In Coulomb Explosion Imaging as many binding electrons as possible are stripped very rapidly from a molecule, before nuclear motion becomes appreciable. Few-cycle infrared laser pulses of very high intensity (>1015 W/cm2) or extremely short XUV or X-ray pulses are suited tools for this purpose. The highly-charged molecular ion will then “explode” on a repulsive, ideally purely Coulombic, potential. When the momenta of all fragments are mapped in full coincidence, the three-dimensional nuclear configuration at the time of the probe can be retrieved. In this way, molecular structure can be imaged one molecule at a time, while no a priori spectroscopic knowledge or assumptions about the molecule are required.
Figure 1: Dalitz plot of the fragments I+, Br+, and CH2+ from explosion of triply charged CH2IBr molecules. “I” marks the direct Coulomb explosion channel, while “II-V” mark different sequential breakup mechanisms of the molecule. For structural imaging, it is important to distinguish the different pathways.

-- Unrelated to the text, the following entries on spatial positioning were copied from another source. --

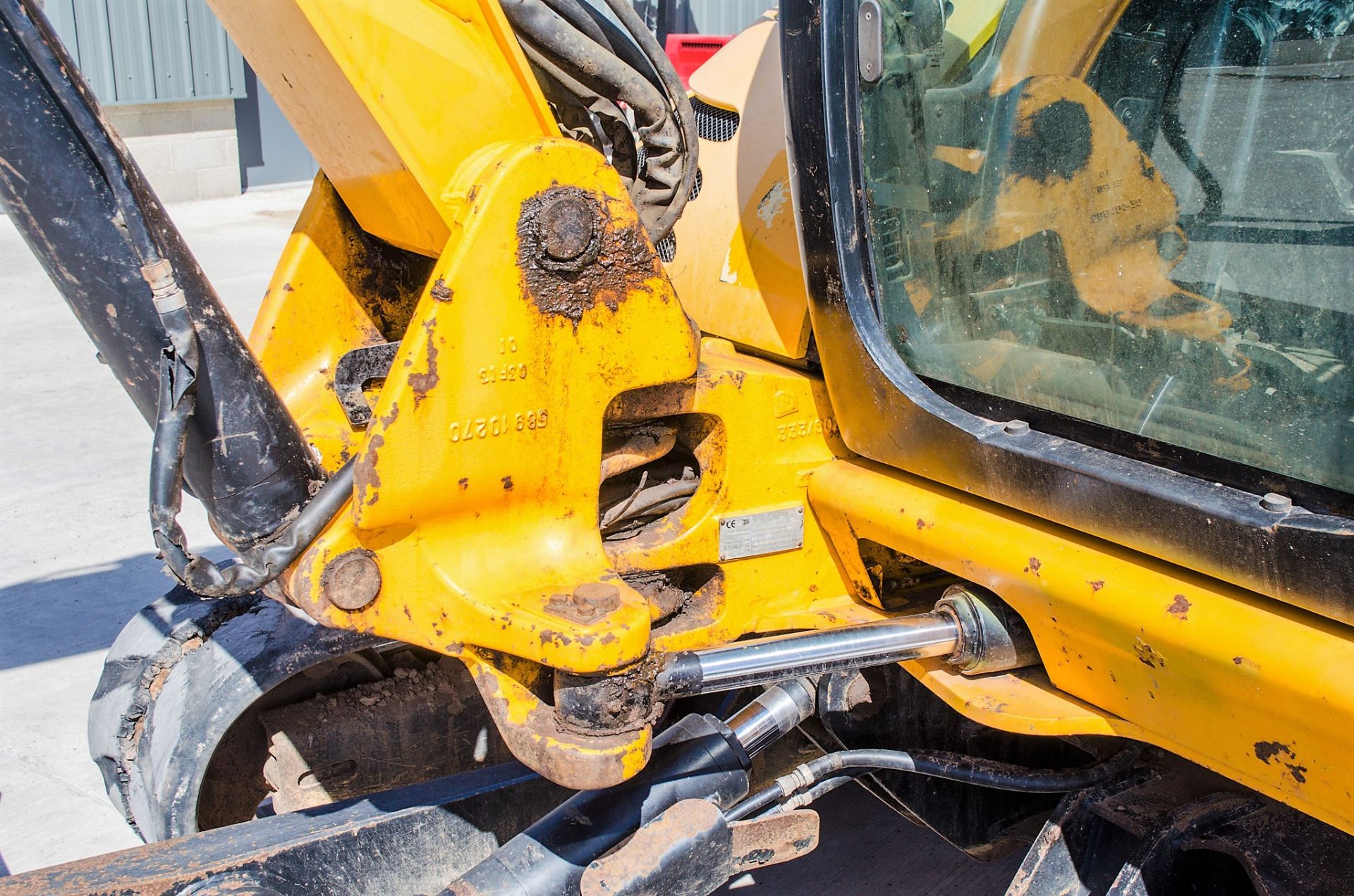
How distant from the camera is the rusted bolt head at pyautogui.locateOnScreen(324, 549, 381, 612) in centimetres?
163

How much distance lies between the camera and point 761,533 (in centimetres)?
206

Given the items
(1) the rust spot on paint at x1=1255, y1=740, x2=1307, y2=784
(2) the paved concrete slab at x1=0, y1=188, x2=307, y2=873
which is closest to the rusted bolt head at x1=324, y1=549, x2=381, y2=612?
(1) the rust spot on paint at x1=1255, y1=740, x2=1307, y2=784

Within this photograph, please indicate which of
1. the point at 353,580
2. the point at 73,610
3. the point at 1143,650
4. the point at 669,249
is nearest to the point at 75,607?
the point at 73,610

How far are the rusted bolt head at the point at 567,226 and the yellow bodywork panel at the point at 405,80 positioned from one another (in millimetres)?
162

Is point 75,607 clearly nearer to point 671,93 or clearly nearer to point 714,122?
point 714,122

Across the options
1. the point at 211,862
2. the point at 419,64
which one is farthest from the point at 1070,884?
the point at 419,64

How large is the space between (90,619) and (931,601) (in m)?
2.82

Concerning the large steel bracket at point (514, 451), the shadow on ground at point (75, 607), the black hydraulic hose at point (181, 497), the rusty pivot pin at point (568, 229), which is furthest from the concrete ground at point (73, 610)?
the rusty pivot pin at point (568, 229)

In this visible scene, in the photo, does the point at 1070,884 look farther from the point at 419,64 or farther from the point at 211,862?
the point at 419,64

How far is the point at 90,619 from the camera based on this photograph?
3.73 m

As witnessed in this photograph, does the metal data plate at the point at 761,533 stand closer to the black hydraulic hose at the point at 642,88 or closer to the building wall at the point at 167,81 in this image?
the black hydraulic hose at the point at 642,88

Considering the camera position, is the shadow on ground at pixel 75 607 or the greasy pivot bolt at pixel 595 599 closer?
the greasy pivot bolt at pixel 595 599

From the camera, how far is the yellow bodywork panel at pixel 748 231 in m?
2.17

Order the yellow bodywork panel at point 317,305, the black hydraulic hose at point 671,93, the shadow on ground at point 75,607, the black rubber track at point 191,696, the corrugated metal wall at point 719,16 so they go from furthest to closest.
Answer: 1. the corrugated metal wall at point 719,16
2. the shadow on ground at point 75,607
3. the yellow bodywork panel at point 317,305
4. the black rubber track at point 191,696
5. the black hydraulic hose at point 671,93
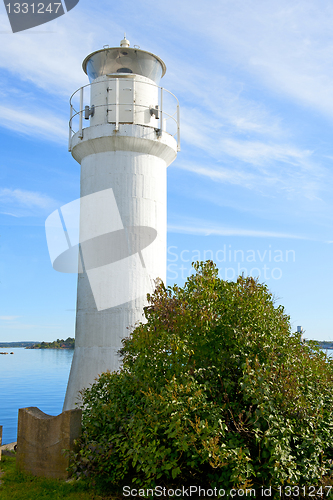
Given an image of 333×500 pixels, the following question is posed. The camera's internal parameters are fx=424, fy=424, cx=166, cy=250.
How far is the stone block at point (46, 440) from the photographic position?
7.98 meters

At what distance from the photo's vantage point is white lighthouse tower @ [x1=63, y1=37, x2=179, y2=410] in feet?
39.8

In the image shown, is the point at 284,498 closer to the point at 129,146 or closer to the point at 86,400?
the point at 86,400

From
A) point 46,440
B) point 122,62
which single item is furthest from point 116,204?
point 46,440

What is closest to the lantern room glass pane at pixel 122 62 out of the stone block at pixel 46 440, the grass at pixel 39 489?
the stone block at pixel 46 440

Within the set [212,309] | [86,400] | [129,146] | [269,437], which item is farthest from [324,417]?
[129,146]

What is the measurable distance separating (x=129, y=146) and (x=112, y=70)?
8.77 feet

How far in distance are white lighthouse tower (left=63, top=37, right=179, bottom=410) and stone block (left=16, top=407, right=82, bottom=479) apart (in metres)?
3.18

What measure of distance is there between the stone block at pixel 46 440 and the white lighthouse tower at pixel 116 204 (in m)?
3.18

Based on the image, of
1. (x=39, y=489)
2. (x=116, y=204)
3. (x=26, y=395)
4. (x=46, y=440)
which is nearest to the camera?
(x=39, y=489)

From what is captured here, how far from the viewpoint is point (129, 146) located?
12.7 metres

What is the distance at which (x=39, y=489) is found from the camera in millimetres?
7652

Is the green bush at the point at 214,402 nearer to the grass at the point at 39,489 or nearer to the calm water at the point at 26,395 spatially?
the grass at the point at 39,489

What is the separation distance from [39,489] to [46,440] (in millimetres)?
859

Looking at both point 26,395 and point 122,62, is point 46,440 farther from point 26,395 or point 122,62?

Thus far, laser-driven Coulomb Explosion Imaging has mostly been applied to determine the static structure of diatomic and triatomic molecules. Accurate retrieval of evolving molecular structure requires very short, intense laser pulses at high repetition rates, to enable efficient coincidence momentum spectroscopy and the suppression of unwanted sequential channels. Here we combine very intense, ultrashort laser pulses at high repetition rate with coincidence momentum imaging to investigate evolving molecular structure and chemical dynamics with time-resolved Coulomb Explosion Imaging, employing unusual molecular targets. Such a probe gives direct insight into reaction mechanisms from a structural point of view.
Figure 2: Kinetic energy release of NO2+ fragments from strong-field ionization of N2O4 molecules, as a function of delay between a pump pulse, which excites a vibrational wavepacket, and an intense laser field. The molecular vibration can be accurately characterized from such a measurement.